Nell lay pondering the great, grey eyes in the picture. Then, with no warning at all, she saw it all. She laid down the frame, leapt off the bed and retrieved the book from the floor. She skipped through the pages to find the picture she needed. Jo and Beth! Of course! That was what Cherry was telling her. That was why she had been moved to read the book.

Beth, that shy, stay-at-home chick sheltering under its mother’s wing, had still been brave enough to step out from under that wing to help others who were badly in need. She had died in the doing. She had never said very much about it. Her actions had spoken for her, and had left behind in many people's hearts a gentle and precious memory. Just like Cherry! Beneath her parents’ sheltering wings, Cherry had never said very much or performed great deeds. She had let her music speak for her.

Then there was Jo, Beth’s sister, who could never sit still but needed to test herself constantly against her limits, needed to stretch her wings and be free of constraints. Here was the golden eagle Chery had seen in her sister. Some eagle I am, Cherry, Nell thought with a smile. The March parents had struggled hard to understand their vivid daughter, as Nell’s had, but they had also taken great pride in her. They had loved Jo as deeply as they had loved Beth, had loved them for their very differences!

As her own parents had loved both herself and Cherry, Nell now realised with a great throb of her heart. The similarities were striking. She and her sister had been loved very deeply, and very wisely. Their parents had appreciated their daughters’ differences and not tried to change what they were. They had encouraged Nell in her bid for freedom, never holding her back or tethering her to the ground. They had never begrudged her a single thing. They had loved and admired their great golden eagle as much as they had nourished and cherished their shy little chick. Nell just hadn’t been able to see it in her devastating grief and loneliness.

As though in a trance, Nell put down the book, picked up her little bible and knelt by her bed.
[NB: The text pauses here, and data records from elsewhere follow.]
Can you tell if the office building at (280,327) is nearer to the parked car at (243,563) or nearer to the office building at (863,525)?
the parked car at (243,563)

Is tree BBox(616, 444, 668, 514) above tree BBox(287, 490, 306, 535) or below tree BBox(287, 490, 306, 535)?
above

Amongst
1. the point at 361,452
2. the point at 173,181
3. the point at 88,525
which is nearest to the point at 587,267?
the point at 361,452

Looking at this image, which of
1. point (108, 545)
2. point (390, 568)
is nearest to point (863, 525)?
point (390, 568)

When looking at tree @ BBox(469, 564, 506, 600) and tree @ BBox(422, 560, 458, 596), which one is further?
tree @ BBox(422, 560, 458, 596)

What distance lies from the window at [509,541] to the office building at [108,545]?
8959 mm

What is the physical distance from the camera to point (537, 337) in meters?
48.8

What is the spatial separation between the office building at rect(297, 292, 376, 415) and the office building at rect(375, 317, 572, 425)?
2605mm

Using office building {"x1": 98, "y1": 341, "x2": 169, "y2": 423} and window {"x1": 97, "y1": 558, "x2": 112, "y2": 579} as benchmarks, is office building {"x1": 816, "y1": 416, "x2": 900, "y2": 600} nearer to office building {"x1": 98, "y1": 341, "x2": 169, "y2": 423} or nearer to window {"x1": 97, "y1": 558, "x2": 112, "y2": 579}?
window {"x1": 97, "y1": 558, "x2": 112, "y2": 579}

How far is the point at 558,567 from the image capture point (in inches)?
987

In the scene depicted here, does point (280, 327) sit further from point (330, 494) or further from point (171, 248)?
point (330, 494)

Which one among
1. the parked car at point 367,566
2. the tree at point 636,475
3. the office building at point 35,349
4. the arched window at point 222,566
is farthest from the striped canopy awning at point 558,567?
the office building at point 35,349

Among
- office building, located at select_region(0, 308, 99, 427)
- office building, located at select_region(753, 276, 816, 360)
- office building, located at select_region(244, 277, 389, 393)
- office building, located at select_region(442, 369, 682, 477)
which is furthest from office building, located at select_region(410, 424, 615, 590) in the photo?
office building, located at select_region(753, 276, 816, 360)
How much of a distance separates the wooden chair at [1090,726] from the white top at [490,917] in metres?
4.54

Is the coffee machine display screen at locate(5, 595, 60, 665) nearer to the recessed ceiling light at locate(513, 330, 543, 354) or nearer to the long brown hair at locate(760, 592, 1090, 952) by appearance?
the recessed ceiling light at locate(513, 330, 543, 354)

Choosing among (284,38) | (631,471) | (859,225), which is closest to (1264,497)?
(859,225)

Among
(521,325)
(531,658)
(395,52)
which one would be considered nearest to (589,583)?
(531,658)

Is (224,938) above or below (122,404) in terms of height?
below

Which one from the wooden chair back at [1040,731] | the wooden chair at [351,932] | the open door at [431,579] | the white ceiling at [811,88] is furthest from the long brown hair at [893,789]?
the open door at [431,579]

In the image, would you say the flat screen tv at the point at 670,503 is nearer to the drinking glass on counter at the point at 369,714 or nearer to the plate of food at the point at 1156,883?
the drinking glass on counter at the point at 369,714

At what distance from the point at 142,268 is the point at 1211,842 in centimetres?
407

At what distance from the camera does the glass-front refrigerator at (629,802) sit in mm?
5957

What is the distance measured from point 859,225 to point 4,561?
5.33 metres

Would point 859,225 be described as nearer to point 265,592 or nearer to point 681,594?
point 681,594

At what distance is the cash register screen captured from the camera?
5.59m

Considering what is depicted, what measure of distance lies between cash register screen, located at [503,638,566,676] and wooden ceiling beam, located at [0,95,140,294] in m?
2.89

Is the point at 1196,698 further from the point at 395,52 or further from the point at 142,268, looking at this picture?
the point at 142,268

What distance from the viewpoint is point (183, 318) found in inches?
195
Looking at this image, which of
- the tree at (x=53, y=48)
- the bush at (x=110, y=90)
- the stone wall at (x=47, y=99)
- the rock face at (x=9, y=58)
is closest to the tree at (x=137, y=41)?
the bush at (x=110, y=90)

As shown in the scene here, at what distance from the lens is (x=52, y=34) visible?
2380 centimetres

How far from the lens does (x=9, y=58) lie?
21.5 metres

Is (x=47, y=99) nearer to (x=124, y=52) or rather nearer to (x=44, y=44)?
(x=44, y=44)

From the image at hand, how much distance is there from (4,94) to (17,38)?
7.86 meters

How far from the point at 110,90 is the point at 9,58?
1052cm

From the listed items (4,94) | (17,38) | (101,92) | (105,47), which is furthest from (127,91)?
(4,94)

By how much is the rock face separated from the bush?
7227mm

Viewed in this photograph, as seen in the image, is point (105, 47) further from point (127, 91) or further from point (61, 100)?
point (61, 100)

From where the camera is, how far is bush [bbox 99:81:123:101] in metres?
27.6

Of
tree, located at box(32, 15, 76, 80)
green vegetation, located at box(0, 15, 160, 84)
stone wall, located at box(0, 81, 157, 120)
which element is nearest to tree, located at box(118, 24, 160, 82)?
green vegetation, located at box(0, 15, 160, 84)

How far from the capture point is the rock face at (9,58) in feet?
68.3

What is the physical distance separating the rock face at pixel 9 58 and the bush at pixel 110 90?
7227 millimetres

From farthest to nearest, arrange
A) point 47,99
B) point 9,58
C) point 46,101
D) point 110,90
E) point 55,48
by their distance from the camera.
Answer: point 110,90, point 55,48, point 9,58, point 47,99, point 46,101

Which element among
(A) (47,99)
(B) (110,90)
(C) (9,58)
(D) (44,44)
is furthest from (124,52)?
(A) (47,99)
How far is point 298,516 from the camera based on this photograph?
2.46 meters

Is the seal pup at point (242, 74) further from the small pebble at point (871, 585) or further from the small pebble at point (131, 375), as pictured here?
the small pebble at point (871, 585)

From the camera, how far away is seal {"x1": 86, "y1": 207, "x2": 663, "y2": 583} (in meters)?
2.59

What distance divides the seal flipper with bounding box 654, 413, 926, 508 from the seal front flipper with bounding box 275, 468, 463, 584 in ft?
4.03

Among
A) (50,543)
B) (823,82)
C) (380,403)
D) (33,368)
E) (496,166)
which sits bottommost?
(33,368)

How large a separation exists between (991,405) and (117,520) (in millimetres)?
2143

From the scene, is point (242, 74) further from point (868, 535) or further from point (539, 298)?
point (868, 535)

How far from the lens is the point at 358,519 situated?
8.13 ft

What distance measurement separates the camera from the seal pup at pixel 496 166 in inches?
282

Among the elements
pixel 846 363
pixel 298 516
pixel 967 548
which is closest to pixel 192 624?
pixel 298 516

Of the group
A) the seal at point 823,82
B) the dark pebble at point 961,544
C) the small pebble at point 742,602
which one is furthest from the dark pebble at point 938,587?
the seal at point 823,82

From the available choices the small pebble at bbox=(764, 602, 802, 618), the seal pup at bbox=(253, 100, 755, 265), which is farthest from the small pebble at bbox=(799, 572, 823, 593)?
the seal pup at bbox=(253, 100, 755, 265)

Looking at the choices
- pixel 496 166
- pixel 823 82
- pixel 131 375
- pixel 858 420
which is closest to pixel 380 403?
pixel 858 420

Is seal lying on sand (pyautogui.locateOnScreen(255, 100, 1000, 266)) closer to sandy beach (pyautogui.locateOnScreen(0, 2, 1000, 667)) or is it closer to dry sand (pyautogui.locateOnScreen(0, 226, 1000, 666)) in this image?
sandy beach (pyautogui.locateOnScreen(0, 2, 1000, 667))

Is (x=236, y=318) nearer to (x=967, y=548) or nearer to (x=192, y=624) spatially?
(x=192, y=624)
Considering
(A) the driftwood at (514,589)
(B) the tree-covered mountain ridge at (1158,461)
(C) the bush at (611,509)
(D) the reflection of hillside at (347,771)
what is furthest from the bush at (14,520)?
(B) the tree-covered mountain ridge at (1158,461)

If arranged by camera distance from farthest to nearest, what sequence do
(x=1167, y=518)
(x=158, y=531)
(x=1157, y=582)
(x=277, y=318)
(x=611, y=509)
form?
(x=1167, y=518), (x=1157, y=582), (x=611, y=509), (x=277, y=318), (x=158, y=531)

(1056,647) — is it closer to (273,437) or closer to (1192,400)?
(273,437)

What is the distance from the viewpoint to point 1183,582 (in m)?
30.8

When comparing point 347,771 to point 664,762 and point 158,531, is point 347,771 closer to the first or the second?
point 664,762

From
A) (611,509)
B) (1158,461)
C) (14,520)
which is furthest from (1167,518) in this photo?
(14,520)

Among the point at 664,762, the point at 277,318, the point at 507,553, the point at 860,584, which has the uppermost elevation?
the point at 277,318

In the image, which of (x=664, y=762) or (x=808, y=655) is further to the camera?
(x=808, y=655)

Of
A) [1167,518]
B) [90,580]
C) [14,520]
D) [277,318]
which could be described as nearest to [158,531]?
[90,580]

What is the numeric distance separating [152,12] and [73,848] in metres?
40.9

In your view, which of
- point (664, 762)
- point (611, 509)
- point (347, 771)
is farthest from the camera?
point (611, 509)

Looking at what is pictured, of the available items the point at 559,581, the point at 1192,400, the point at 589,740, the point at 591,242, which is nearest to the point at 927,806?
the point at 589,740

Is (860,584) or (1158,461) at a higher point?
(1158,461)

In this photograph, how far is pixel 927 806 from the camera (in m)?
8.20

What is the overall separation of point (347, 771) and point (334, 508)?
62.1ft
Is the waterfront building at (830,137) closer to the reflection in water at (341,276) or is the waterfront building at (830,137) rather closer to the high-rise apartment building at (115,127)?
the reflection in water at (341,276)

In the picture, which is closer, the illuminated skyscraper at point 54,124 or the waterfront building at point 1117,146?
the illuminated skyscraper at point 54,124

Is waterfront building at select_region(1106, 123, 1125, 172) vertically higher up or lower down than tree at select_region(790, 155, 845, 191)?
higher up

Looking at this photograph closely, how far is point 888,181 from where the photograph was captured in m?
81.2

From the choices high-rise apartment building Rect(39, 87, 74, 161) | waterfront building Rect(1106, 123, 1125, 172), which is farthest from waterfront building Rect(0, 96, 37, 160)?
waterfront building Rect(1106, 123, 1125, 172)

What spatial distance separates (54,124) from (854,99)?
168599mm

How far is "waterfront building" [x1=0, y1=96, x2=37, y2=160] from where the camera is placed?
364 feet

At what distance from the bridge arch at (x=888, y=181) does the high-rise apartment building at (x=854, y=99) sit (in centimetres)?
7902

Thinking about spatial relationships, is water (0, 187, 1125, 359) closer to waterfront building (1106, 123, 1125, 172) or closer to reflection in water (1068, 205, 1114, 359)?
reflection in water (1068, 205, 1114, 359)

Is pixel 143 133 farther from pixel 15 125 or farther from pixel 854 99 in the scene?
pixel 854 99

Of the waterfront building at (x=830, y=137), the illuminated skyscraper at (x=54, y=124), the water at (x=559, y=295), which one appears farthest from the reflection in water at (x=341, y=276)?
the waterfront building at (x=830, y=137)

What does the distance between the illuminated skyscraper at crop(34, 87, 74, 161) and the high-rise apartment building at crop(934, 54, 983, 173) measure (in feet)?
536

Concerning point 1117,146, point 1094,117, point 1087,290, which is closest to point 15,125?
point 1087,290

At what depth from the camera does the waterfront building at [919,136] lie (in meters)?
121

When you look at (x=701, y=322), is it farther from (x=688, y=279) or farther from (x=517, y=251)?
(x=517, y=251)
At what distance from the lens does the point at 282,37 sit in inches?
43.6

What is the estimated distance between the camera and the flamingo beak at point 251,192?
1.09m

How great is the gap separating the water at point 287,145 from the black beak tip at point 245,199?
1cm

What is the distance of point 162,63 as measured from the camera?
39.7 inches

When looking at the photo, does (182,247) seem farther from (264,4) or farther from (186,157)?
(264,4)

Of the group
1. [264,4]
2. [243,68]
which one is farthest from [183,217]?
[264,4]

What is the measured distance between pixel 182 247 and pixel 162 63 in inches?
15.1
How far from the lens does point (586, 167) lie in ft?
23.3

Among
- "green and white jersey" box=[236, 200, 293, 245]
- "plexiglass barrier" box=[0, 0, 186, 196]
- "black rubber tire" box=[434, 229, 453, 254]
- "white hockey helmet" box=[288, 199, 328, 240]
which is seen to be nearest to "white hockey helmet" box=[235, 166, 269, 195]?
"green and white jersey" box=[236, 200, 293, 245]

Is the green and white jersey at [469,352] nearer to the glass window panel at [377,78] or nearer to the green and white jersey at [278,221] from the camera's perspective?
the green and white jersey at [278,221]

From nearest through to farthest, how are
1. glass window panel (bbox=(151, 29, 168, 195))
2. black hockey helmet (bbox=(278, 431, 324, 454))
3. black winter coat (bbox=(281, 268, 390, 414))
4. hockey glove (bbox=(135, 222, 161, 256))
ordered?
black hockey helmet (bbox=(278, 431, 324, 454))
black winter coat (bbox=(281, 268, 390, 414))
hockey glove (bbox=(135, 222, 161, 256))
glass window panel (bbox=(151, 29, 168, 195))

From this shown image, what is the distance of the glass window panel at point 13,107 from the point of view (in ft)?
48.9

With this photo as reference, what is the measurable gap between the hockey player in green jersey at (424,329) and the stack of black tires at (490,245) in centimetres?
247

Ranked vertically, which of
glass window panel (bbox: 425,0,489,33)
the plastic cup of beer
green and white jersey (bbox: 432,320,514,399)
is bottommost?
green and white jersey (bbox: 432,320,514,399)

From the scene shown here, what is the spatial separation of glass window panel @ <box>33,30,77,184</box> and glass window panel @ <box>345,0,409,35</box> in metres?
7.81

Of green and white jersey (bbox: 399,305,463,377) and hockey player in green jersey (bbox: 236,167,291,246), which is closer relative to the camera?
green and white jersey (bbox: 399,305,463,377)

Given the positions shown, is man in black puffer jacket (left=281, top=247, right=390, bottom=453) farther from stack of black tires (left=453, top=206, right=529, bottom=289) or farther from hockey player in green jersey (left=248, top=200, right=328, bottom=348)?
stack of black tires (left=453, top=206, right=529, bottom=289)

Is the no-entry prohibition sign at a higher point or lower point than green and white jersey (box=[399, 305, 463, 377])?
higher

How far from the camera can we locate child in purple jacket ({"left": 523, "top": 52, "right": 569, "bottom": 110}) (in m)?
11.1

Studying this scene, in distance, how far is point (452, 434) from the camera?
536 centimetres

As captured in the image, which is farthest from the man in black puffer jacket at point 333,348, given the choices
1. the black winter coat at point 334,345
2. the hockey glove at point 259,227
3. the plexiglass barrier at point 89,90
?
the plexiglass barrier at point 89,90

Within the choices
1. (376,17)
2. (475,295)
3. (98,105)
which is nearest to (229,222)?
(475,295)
She leafed through the pages until she came to Saint Matthew’s Gospel:

“Come to me, all you who labour and are heavy laden, and I will give you rest.”

With a great wrenching sob, Nell Wilson finally laid down her heavy burden. Peace and hope were instantly hers, replacing the great weight of anger and lonely bitterness she had carried for so long. Love for her parents flooded her soul, the last and greatest gift from little sister to big sister.